I have a predicate that takes two arguments in which the first argument can be a compound one and the second argument is always B. I have also defined some new operators like + and &.
pvc(A, B) :- somestuff(A, B).
Here the user may type something like pvc((x+y)&(A+b), B)
.
As a beginner in Prolog, what I want to do is to convert the compound A
to all lowercase and call somestuff
with new AN
. So it shall be somestuff((x+y)&(a+b), B)
.
I tried something like pvc(A, B) :- downcase_atom(A,AN),somestuff(AN, B).
But it doesn't seem like to be the correct way. I will appreciate any help.

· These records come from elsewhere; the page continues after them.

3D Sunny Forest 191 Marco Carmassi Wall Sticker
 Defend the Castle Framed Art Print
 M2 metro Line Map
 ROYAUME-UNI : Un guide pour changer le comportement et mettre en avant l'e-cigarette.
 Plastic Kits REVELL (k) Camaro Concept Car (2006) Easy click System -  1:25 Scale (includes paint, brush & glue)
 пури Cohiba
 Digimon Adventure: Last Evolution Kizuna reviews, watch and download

So, you will need to induct on the structure of your thing, and the easiest way to do this is with the univ operator =../2
. First handle your base case, which you did:
downcase_compound(A, B) :- atom(A), downcase_atom(A, B).
Now you will take the structure apart and induct on it using univ:
downcase_compound(A, B) :-
compound(A),
A =.. [Functor|Args],
downcase_compound(Functor, DowncaseFunctor),
maplist(downcase_compound, Args, DowncaseArgs),
B =.. [DowncaseFunctor|DowncaseArgs].
The trick here is simply breaking your compound down into bits you can use, and then recursively calling downcase_compound/2
on those bits. See it in action:
?- downcase_compound((x+y,('A'+b)), X).